I’ve been looking into the TVM lower/build pipeline recently and have encountered an unusual duplication around the ‘driver’. In particular, we have two files src/driver/driver_api.cc and python/tvm/driver/build_module.py which both seem to independently define almost identical functionality. What has motivated this design rather than using the ffi to just expose the C++ functionality through Python? I’m interested in making some changes in this part of the code so it would be good to know whether I have to make identical changes in both files.

Additionally, I’m seeing a strange ‘mix-and-match’ between these two files when invoking relay.build. In particular, we seem to use the Python version of lower but the C++ version of build. I can find no obvious motivation for this behaviour in the code.

Any insights would be greatly appreciated!

@manupa-arm @tqchen

manupa-arm · April 14, 2021, 11:13am

Yes, this part had been a pain point in figuring out which part of the compilation pipeline is being run.

Regarding, the lower, I think C++ version is not run (maybe not anywhere in the tvm compilation – correct me if I am wrong) at the minute because there is a check for the registered python ffi of lower(…).

Moreover, I found out that some relay passes (e.g. foldconstants) rely on the interpreter (which runs the JIT() of compile engine) to build and execute part of the artifacts in the process of relay optimization pipeline. What is interesting is that JIT() of compile engine uses the driver/build_module.py’s build though subsequently relay.build(…) will invoke the C++ version of build in driver_api.cc later on.

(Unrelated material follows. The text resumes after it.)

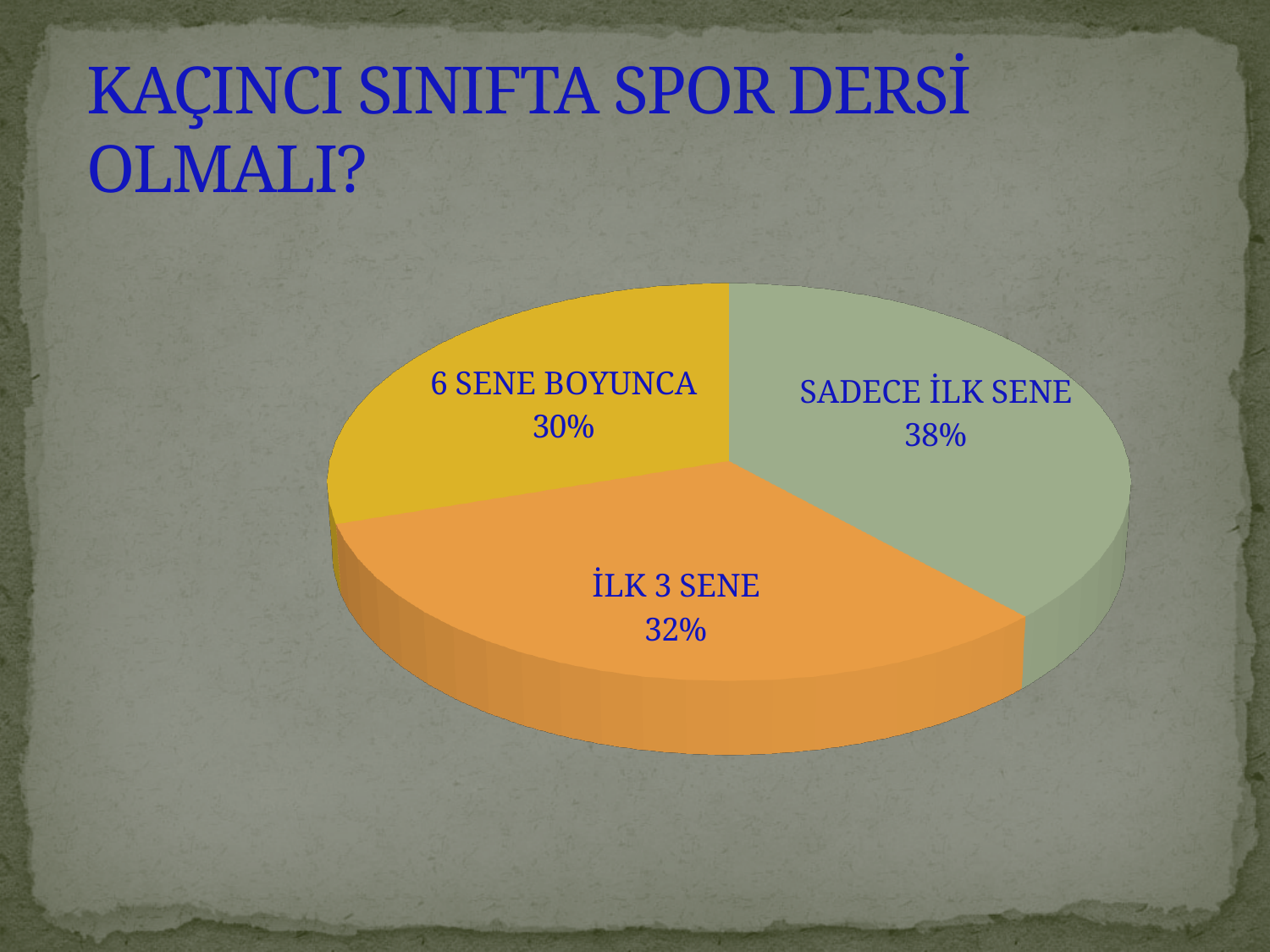
What share of the pie does "SADECE İLK SENE" have? 38% What kind of chart is shown on the slide? pie chart Which is larger, the share for "SADECE İLK SENE" or the share for "İLK 3 SENE"? SADECE İLK SENE What is the difference in percentage points between "SADECE İLK SENE" and "6 SENE BOYUNCA"? 8 What colour is the "İLK 3 SENE" slice of the pie? orange How many slices does the pie chart have? 3 What is the title of the slide containing the pie chart? KAÇINCI SINIFTA SPOR DERSİ OLMALI? Which slice of the pie is the largest? SADECE İLK SENE What is the difference in percentage points between "İLK 3 SENE" and "6 SENE BOYUNCA"? 2 What share of the pie does "İLK 3 SENE" have? 32% Which slice of the pie is the smallest? 6 SENE BOYUNCA What share of the pie does "6 SENE BOYUNCA" have? 30%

Do we have a reason for the existence of both ? Moreover, is there an assumption in the design these two build(IRModule, TE) → runtime.Module functionality to be kept implicitly identical ?

also cc : @csullivan @jroesch

jroesch · April 17, 2021, 5:13am

So I also found this a few months ago when I was working on the compile engine, my intention was to consolidate all of this code after I land initial compile engine refactor. There is a quite a lot of duplicated code around constructing the passes and running the compiler flow. I tried to actually consolidate everything to use the C++ code path in the compile engine path last week but had to restore nearly all the code as it was causing CI failures. I will try and land the compile engine refactor in the next couple days (still debugging test case failures) and then my intent was to first pull the passes into a single location, then rewrite both APIs to use them, then go back and delete the extraneous APIs just leaving the C++ ones.

To answer your other question I think this is just a historical accident as at some point the APIs were layered and I think Tianqi tried to pull most of the functionality into C++ but we didn’t make the full cutover. I think we should just clean up all this code so there is only one path through the compiler for each executor.